**Goal of the exercise:** Please repeat the material word for word, starting with the line that contains "How far does" and continuing through the last line of the material.

--- Start of Data excerpts ---

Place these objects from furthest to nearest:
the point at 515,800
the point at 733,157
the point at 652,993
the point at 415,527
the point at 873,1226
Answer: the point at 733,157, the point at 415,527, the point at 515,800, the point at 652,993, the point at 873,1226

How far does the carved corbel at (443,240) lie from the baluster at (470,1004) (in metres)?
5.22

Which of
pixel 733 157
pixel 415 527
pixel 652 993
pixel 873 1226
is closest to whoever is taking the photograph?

--- End of Data excerpts ---

**Complete response:**
How far does the carved corbel at (443,240) lie from the baluster at (470,1004) (in metres)?
5.22

Which of
pixel 733 157
pixel 415 527
pixel 652 993
pixel 873 1226
is closest to whoever is taking the photograph?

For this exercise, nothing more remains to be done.